ALS is an invariably fatal neurological condition whose hallmark is the selective and relentless degeneration of motor neurons. We reasoned that if iMNs fully phenocopied bona fide motor neurons, they should also be sensitive to degenerative stimuli thought to contribute to ALS. To determine if this was the case, we co-cultured iMNs with glial cells from the SOD1G93A mouse model of ALS. We, and others, have shown that both embryonic and ESC-derived motor neurons are selectively sensitive to the toxic effect of mutant glia, while other neural cell types, such as spinal interneurons, are relatively unaffected (Di Giorgio et al., 2007) (Nagai et al., 2007). iMNs were co-cultured with either wild-type or mutant SOD1G93A glia and the number of Hb9GFP+ iMNs quantified 10 days later. As we would expect if iMNs were indeed bona fide motor neurons, there was a sharp reduction in the number of iMNs co-cultured with mutant glia relative to those cultured with wild-type glia (Figures 5C–D), and the effect was similar in magnitude to its reported effect on ESC-derived motor neurons (Di Giorgio et al., 2007) (Nagai et al., 2007).

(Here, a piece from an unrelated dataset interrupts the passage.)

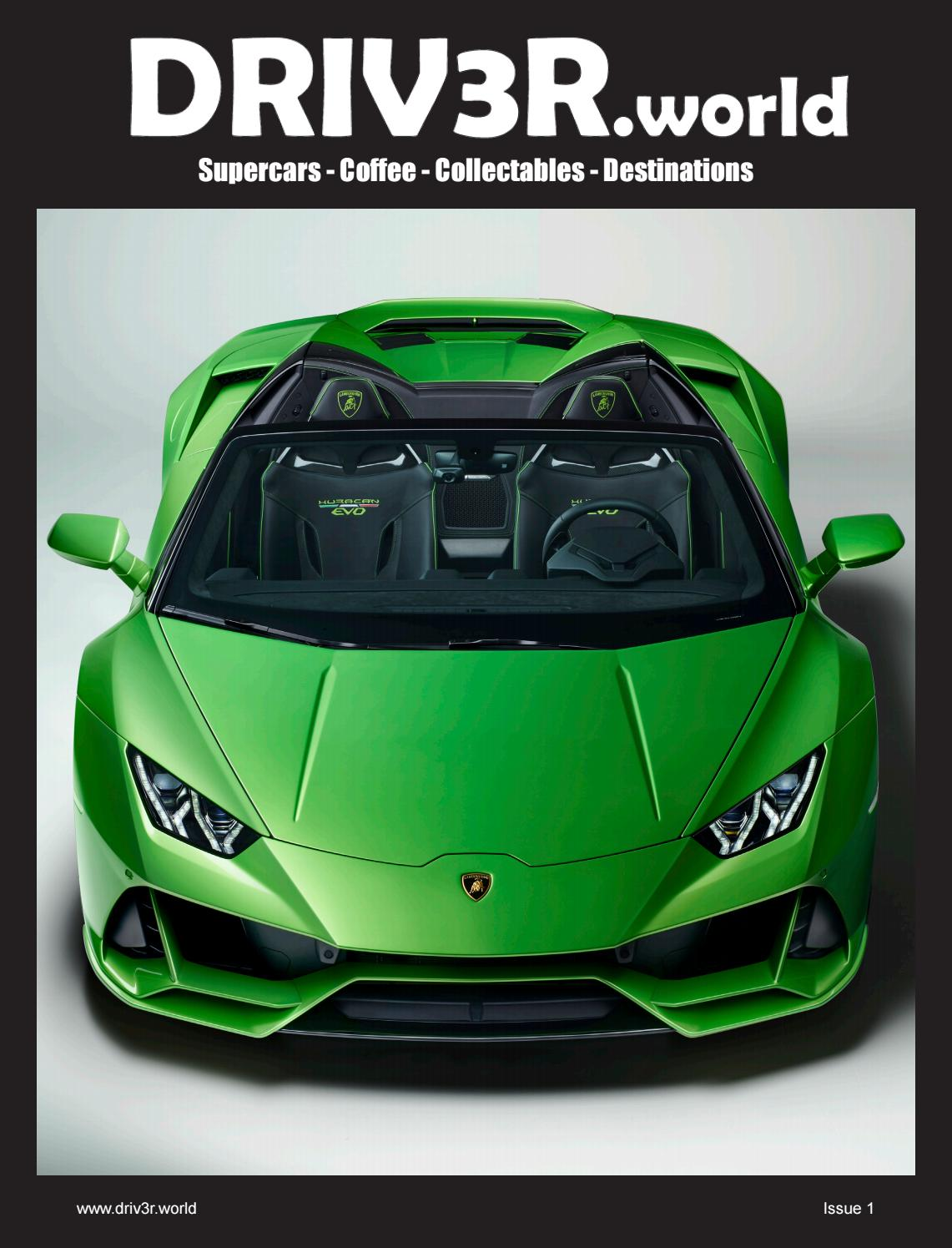 Driv3r World Supercar Magazine Issue 1 By Driv3r World Issuu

Currently, it is unclear whether there are cell-autonomous mechanisms of motor neuron degeneration induced by mutant SOD1 that can lead to overt differences in motor neuron survival in vitro. To see whether iMNs could be used to answer this question, we asked if there is a survival difference between wild-type and SOD1G93A iMNs in culture with wild-type glia. We prepared MEFs from mouse embryos that overexpress the SOD1G93A transgene as well as harbor the Hb9GFP reporter, and transdifferentiated them into Hb9GFP+ iMNs alongside MEFs which only contain the Hb9GFP reporter. We then FACS-purified Hb9GFP+ iMNs of both genotypes in parallel and plated the same number of cells for each on wild-type glia. After 4 days in culture, we observed impaired survival of SOD1G93A iMNs relative to control iMNs (Figure 5E), suggestive of a cell-autonomous disease phenotype. Taken together, these results indicate that iMNs are useful for studying both cell autonomous and non-autonomous contributors to motor neuron degeneration in ALS.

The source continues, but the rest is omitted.